▸ TASK TO COMPLETE
Ignoring every picture, return the lines of the listing below word for word, from the line that holds "order: Rodentia" through the line that holds "scientific name: Bos taurus".

* * * * *

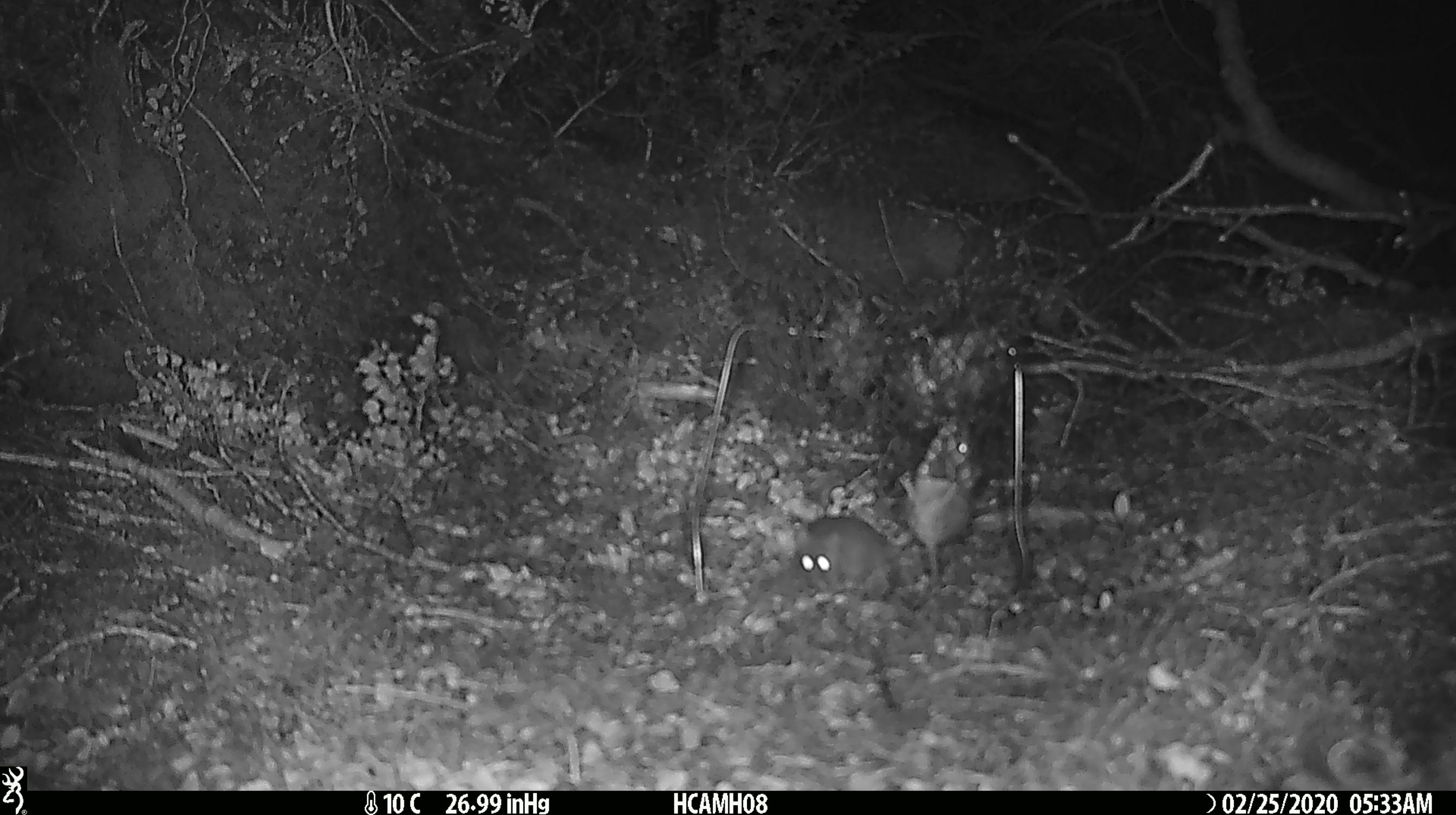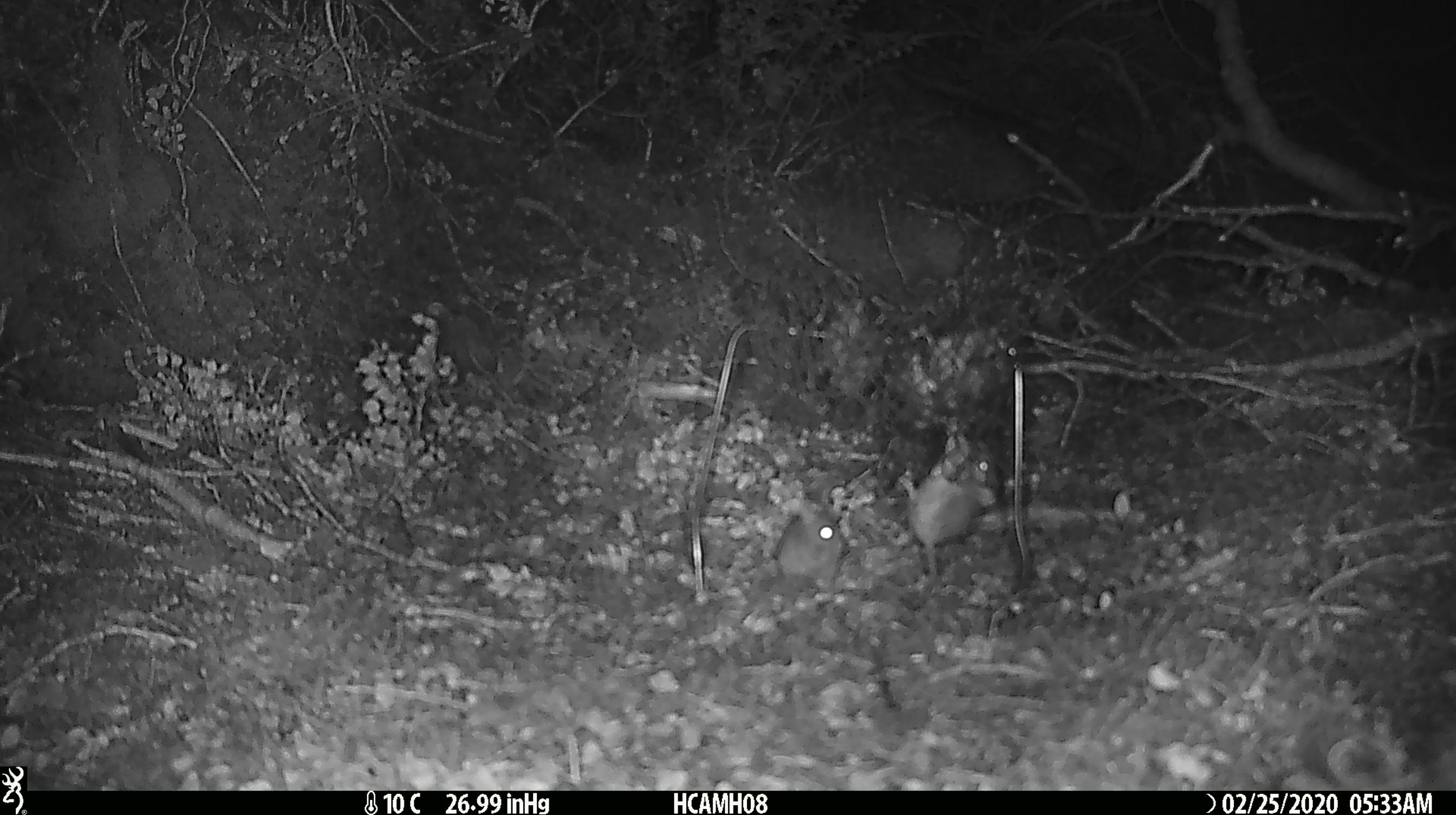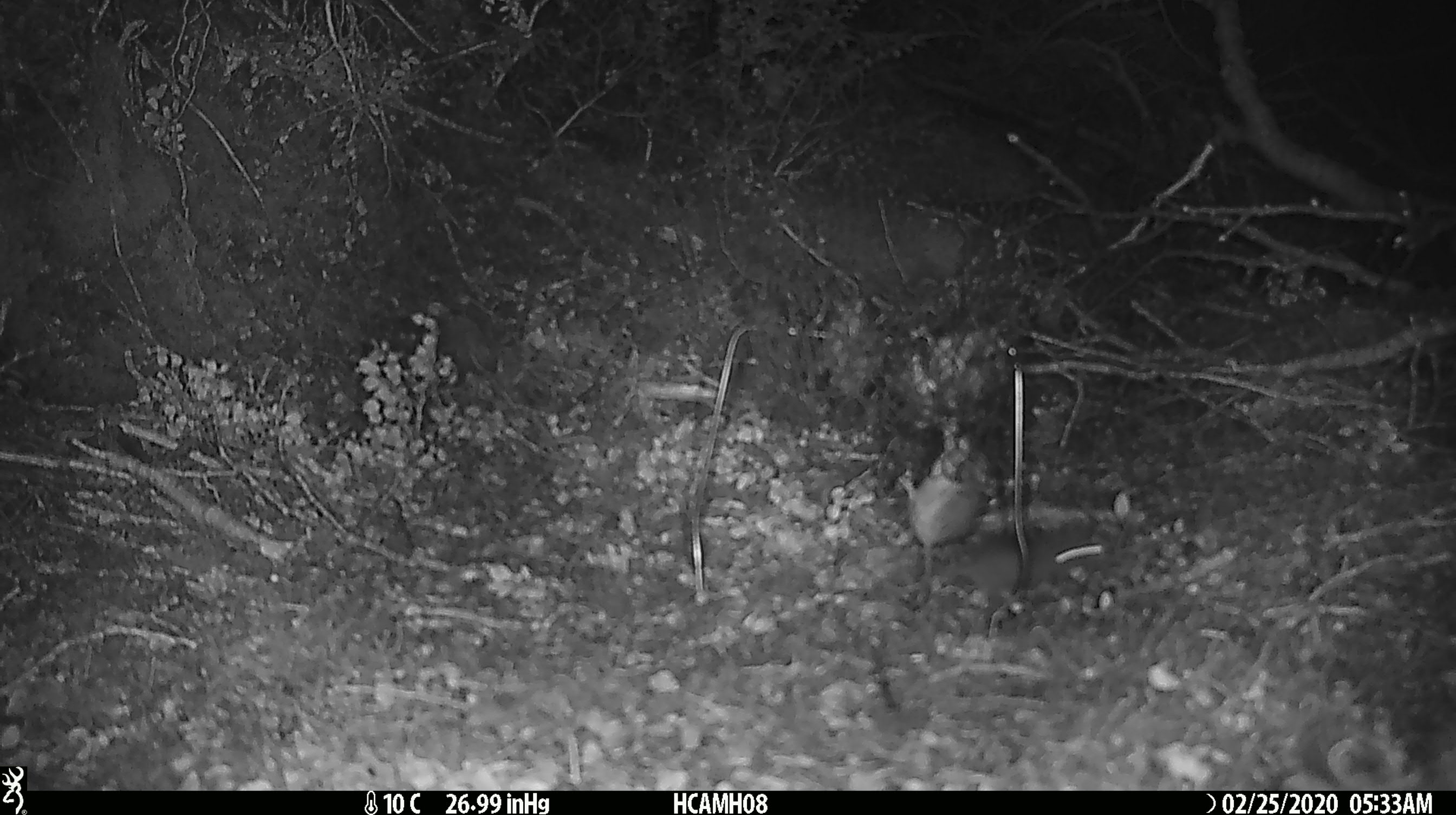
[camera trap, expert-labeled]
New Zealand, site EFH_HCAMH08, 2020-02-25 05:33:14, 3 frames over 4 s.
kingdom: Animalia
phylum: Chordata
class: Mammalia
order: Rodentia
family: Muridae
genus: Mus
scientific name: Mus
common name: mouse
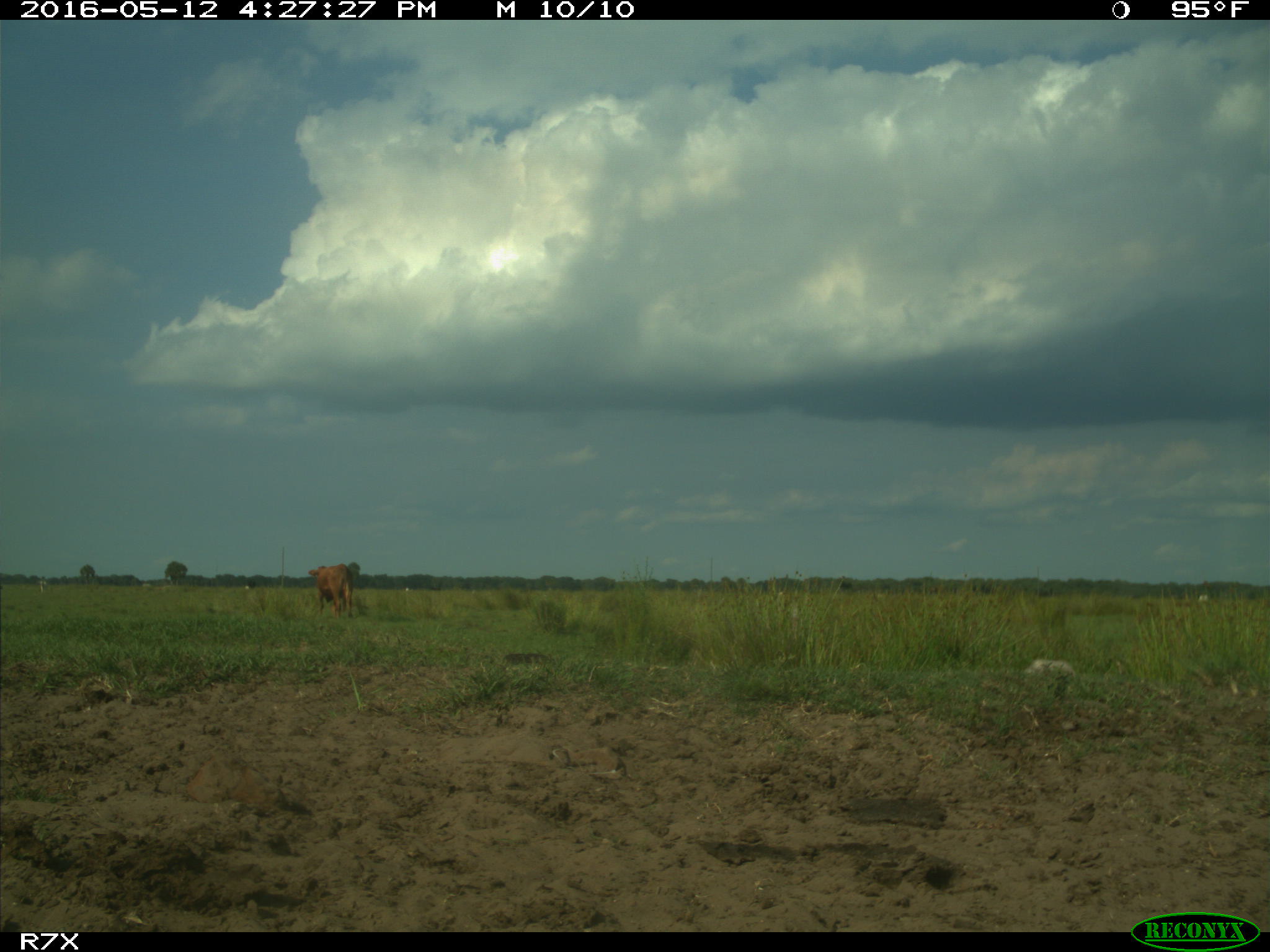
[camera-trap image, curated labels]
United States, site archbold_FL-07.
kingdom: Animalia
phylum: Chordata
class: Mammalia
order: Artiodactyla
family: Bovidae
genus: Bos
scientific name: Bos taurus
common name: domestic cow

* * * * *

▸ REPLY
order: Rodentia
family: Muridae
genus: Mus
scientific name: Mus
common name: mouse
[camera-trap image, curated labels]
United States, site archbold_FL-07.
kingdom: Animalia
phylum: Chordata
class: Mammalia
order: Artiodactyla
family: Bovidae
genus: Bos
scientific name: Bos taurus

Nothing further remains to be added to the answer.